Discret mais efficace et omniprésent, Patrick-Olivier Picourt émerge au-dessus des dirigeants de toutes les entreprises hôtelières qui composent le Groupe Stratom. Un grand timonier, en quelque sorte, qui oriente la stratégie de gestion de chacune des auberges, chacun des relais hôteliers ultramarins dont il a fait l’acquisition un jour, pour leur redonner un souffle nouveau, une renaissance méritée. Chacun des établissements hôteliers de prestige qu’a fermement contribué à réhabiliter Patrick-Olivier Picourt, lui doit son lustre nouveau, son charme restitué, sa réputation d’excellence, bâtis de longue haleine et fermement défendus depuis. Comme le capitaine d’un bateau chahuté par gros temps, il oriente ses troupes dans la bonne direction. Sa réputation le précède. Celle d’un homme de terrain et de parole, libre et passionné, qui tient fermement la barre lorsqu’il faut traverser des tempêtes économiques ou médiatiques, et qui commande en vrai capitaine de navire d’exception.

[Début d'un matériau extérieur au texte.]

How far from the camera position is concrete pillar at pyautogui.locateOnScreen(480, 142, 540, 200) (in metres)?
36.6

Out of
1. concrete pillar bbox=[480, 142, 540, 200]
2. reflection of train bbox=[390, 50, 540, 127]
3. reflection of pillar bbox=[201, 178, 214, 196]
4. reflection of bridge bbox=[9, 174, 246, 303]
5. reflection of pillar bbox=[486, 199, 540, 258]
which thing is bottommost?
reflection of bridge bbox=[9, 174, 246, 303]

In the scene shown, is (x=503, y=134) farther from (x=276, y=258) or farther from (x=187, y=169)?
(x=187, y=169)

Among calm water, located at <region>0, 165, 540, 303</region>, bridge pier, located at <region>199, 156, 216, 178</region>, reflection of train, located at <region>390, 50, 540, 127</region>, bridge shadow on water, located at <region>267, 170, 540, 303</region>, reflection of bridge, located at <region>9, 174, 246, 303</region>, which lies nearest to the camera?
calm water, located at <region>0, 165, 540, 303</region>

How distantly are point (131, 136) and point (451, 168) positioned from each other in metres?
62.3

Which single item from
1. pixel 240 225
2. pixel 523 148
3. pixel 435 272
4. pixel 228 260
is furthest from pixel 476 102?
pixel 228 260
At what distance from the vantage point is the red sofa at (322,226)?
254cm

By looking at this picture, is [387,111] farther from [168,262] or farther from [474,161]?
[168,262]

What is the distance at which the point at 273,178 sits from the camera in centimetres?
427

Un fin connaisseur des réalités hôtelières ultramarines

Son analyse, tranchante et argumentée des causes d’une déshérence préoccupante de nombre de structures hôtelières constatée au fil des années aux Antilles-Guyane s’affiche sans langue de bois : « Si plus d’une bonne moitié de l’hôtellerie en Guadeloupe et une bonne partie de celle de la Martinique ont disparu corps et bien, c’est à mon sens dû au fait que les aides publiques accordées au secteur ont ciblé le fonctionnement et non l’investissement ».

S’adapter aux nouvelles technologies, peaufiner le moindre détail de décoration et de qualité de service, accompagner vertueusement la révolution sociologique qu’a traversé le monde hôtelier depuis une bonne trentaine d’années, autant d’intuitions fondatrices qui ont guidé Patrick-Olivier Picourt et aiguisé son sens du management des ressources humaines hôtelières qu’il a dû gérer avec finesse, en étroite synergie avec les personnels impliqués. Une obstination dans le mieux-faire qui a guidé la recherche partagée de solutions pérennes, pour pallier les aléas de conjoncture et faire face aux mouvements sociaux ou syndicaux d’ampleur rencontrés au fil des années. « C’est vrai que les hôtels modernes, aussi prestigieux voire patrimoniaux soient-ils, rencontrent de récurrentes difficultés de personnel ou d’activité dans les Outre-Mers. Mais pas beaucoup plus qu’ailleurs », tempère-t-il. Certaines mauvaises réputations, en forme de préjugés à la vie dure, mériteraient à son sens d’être déconstruites. « Que de fois entend-on dire : l’Antillais qui travaille dans les hôtels n’est pas accueillant, il parle mal, ne parle pas anglais… Je connais une autre destination, célébrée mondialement pourtant, qui est comme cela : c’est Paris ! »

Auberges et Relais Ultramarins du Groupe Stratom 

L’Auberge de la Vieille Tour (en Guadeloupe), l’Hôtel Bakoua (en Martinique), le Grand
Hôtel Montabo (en Guyane), le Relais de l’Hermitage (à la Réunion).